Lawmakers Look At Bias Against The Unemployed
March 2, 2011 by Bob Hill
A highly discouraging trend reveals a lot of employers have little or no interest on easing the burden for unemployed workers. And some legislators aren’t happy about it.
While there are no specific statistics or studies that have tracked the percentage of current employers who refuse to hire unemployed applicants, recent articles by The Huffington Post, as well as several other local and national papers, explore this dynamic.
In some cases, employers are afraid to hire someone for a high-level position whose skills may have grown dull or rusty over the past few years – years during which the marketplace has changed dramatically, as have the way customers do business and the modes companies use to communicate, manufacture and produce.
According to the Dept. of Labor, there are 5.5 unemployed workers available for every available job (on average).
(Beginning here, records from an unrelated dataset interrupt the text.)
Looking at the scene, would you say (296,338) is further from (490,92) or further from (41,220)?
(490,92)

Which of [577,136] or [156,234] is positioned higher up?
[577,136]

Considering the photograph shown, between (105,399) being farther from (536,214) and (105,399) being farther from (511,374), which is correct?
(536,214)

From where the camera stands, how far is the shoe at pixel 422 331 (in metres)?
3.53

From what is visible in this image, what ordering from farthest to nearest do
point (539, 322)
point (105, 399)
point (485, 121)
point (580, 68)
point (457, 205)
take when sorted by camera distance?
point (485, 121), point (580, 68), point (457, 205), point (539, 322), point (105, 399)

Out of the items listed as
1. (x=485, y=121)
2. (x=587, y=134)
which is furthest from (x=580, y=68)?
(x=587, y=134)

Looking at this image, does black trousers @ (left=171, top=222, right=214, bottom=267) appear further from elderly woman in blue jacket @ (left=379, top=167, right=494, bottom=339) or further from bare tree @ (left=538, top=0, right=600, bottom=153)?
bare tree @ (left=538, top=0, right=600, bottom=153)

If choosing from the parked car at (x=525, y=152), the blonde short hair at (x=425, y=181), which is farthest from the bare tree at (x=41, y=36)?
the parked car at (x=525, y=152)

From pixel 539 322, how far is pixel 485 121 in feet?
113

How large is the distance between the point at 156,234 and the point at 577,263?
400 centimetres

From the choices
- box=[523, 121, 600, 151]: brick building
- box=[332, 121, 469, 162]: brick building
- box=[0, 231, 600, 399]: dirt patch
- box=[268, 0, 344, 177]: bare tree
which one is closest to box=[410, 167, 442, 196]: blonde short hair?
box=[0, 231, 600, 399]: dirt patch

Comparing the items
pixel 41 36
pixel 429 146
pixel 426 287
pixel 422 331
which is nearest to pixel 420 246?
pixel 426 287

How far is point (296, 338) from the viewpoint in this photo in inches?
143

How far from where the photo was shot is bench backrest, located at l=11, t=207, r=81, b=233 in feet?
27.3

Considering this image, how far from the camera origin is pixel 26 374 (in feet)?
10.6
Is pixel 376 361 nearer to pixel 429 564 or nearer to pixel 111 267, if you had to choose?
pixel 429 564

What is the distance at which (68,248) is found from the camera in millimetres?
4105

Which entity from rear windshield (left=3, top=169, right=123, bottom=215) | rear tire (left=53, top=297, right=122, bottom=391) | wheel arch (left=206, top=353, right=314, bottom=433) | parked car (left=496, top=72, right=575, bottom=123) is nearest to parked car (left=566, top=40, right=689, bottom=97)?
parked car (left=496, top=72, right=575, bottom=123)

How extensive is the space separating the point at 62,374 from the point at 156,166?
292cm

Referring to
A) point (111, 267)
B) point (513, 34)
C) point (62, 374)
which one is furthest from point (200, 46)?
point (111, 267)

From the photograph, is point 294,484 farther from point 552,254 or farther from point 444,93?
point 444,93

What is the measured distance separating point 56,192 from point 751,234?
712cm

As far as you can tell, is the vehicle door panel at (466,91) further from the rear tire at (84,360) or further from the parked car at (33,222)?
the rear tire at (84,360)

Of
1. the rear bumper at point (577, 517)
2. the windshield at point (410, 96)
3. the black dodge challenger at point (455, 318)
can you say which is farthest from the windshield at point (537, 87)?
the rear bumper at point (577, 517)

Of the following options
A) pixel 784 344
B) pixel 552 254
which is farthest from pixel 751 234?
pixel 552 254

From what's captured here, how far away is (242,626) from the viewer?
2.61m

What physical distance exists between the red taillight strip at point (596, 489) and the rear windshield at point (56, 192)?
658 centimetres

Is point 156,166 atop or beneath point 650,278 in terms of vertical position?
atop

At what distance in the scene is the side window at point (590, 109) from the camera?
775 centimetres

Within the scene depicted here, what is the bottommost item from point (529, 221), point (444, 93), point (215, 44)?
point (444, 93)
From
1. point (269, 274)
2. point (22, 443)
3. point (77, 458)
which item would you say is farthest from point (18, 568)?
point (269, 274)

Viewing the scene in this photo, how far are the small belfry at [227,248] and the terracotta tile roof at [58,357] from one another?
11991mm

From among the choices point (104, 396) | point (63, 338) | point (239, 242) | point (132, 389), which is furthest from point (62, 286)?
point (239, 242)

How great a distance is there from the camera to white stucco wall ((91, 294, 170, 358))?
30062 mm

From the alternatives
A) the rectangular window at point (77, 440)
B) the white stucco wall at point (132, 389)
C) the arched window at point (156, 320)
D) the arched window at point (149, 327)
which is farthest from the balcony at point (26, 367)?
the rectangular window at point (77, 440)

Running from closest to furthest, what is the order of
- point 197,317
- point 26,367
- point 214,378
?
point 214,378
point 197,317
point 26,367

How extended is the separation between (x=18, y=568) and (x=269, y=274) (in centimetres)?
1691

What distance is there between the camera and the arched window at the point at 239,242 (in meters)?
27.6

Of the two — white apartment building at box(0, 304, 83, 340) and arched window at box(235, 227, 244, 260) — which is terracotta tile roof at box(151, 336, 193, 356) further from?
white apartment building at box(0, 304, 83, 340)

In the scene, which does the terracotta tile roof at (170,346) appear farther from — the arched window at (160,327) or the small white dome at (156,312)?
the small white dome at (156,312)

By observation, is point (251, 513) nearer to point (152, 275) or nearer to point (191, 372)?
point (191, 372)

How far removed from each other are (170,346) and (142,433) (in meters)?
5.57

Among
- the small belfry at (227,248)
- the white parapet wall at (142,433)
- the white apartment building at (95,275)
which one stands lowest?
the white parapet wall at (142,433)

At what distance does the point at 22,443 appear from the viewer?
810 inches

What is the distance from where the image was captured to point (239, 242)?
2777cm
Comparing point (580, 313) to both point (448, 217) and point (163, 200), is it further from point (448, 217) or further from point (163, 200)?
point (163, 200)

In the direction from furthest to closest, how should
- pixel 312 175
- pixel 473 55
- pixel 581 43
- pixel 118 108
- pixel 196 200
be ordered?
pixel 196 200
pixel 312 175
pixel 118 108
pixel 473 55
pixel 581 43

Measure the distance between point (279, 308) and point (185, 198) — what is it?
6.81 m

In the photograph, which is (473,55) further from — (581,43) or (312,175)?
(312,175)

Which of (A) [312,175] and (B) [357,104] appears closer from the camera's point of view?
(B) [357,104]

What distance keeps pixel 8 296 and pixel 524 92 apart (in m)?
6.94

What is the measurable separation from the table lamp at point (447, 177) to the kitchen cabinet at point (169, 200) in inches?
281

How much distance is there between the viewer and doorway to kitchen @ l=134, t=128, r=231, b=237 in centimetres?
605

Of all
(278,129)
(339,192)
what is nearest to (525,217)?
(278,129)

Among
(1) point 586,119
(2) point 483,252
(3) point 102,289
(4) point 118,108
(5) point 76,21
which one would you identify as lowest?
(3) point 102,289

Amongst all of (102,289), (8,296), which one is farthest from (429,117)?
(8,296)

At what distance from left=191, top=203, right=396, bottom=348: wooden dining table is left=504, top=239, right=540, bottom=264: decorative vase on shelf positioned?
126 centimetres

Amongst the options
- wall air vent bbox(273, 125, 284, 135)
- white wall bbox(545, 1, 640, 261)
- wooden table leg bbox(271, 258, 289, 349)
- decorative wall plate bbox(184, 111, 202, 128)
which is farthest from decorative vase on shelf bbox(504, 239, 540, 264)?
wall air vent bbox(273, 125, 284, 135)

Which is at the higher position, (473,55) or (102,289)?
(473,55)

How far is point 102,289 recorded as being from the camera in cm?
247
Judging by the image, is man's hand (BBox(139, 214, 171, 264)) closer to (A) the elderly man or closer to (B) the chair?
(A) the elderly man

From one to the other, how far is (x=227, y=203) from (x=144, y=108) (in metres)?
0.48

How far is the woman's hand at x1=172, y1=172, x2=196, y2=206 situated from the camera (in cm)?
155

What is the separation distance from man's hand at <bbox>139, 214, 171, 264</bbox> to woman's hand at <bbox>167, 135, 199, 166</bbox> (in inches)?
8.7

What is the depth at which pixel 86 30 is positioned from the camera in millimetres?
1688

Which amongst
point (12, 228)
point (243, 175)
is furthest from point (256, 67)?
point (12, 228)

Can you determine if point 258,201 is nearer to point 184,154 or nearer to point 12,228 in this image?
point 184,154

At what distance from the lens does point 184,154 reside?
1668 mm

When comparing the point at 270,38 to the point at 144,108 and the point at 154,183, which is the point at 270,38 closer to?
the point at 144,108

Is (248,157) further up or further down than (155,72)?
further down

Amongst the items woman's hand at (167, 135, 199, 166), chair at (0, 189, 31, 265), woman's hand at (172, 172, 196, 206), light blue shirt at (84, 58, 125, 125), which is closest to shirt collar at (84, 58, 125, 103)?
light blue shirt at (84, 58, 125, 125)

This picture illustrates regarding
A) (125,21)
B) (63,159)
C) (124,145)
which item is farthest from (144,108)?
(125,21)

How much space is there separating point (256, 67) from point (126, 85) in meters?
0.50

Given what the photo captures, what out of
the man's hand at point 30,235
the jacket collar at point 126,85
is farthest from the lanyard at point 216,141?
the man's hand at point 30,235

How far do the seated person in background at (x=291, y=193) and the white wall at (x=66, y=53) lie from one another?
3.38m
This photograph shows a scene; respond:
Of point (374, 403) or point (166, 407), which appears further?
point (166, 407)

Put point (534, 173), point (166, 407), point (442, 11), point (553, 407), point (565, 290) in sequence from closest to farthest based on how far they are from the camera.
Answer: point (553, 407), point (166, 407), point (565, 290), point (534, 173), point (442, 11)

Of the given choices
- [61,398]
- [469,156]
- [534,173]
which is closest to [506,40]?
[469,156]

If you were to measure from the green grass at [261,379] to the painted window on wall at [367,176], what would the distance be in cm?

In that type of job market, employers are going out of their way to disqualify candidates they no have very little chance of getting hired.
Rather than have their recruiting people get inundated with hundreds of applications, or waste time interviewing candidates who should’ve never gotten through the door, HR execs have become much more proactive.
One recent article cites an employer in Buckhead, GA, whose job posting bluntly reads: “NO UNEMPLOYED CANDIDATES WILL BE CONSIDERED AT ALL.”
Another employer in Georgia posted an ad for a hands-on, manual labor position that read: “If you have not worked since 2009, do not apply!”
Restaurants, accounting firms, and financial service firms are all posting the same type of ads.
Apparently, “Unemployed” is the new “Prior Experience required.”
While there’s currently no law on the books that forbids companies from disqualifying applicants based on employment status, the current job market is forcing legislators to review labor laws and consider whether tighter regs might be necessary.
Employers, on the other hand, claim they’re just doing their best not to waste their time or the applicants’. Certain positions require top-of-the-line applicants who are on top of their game, according to their argument. If a company knows what it’s looking for, why should it waste valuable time and resources looking elsewhere?